The lazy person’s guide to investing

3 min readMar 10, 2022

Investing can often seem complicated, confusing and time-consuming. But if you thought that investing means having to read financial statements, checking the stock market every hour and moving money around, then think again. There’s a far easier way to invest, and it’s available to everyone. We’re talking about passive investing — a great way to grow your wealth in the long term.

What is passive investing?

It’s a type of investment strategy where you aim to optimise returns by buying and selling as little as possible. You don’t have to make ‘smart’ decisions on a regular basis to try and beat the market, and neither does a fund manager. Instead, you let your money follow the ups and downs of the market, which ultimately (hopefully!) leads to growth in the long run.

This is called index tracking and it’s the most common method of passive investing.

Index, what?

Instead of researching individual companies and buying their shares, index tracking involves choosing a fund (often a unit trust or exchange traded fund) that tracks a certain benchmark, like the top 40 shares on the JSE (Satrix 40), for example, or 500 large companies in the US (S&P 500). Buying into this fund allows you to expose your money to a wide range of different companies and assets, all at once.

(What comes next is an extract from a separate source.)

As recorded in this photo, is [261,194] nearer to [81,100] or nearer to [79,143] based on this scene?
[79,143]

Exchange traded funds, or ETFs, are a great way to invest passively. Click here to learn more about them.

Diversification made easy

If you’ve ever researched how to structure a good investment portfolio, you would have read that diversification is key. Passive investing — and index tracking in particular — makes this super easy since you’re automatically exposed to a wide range of companies and asset classes. You’re not only betting on a handful to grow your money.

Positive returns

In the long term, most passive funds tend to outperform active funds. This is why many investors believe that time in the market is better than timing the market. It all comes down to the magic of compounding. Say you start with R1,000, which grows to R1,200 after a year. The next year you’ll earn returns on your initial investment plus the growth (i.e. returns on the full R1,200), taking your total to R2,000. And so on. It’s like a snowball growing in size exponentially as it rolls down a hill.

It’s cheaper, too

Passive investing is cheaper because you don’t have to pay a fund manager to try and beat the market. You’re not selling shares for profit as often as traders do, and you’re therefore not paying as much capital gains tax (CGT). Fewer transactions also mean fewer transaction costs.

Are there any negatives?

Well, if you’re someone who likes to control everything, you might not like passive investing since you can’t hand-pick your investments. Also, there’s not much chance of your investment outperforming the market since you’re riding the wave instead of trying to shoot out ahead of it.

If you like to watch the market and move your money around in search of the best growth opportunities, then passive investing might not be for you. But it’s a great option if you’d prefer to lie back, relax, and let your money do its thing.

Remember, slow and steady wins the race. Speak to your financial advisor, buy all the books, read the articles and choose a fund that will keep your money growing steadily over the years.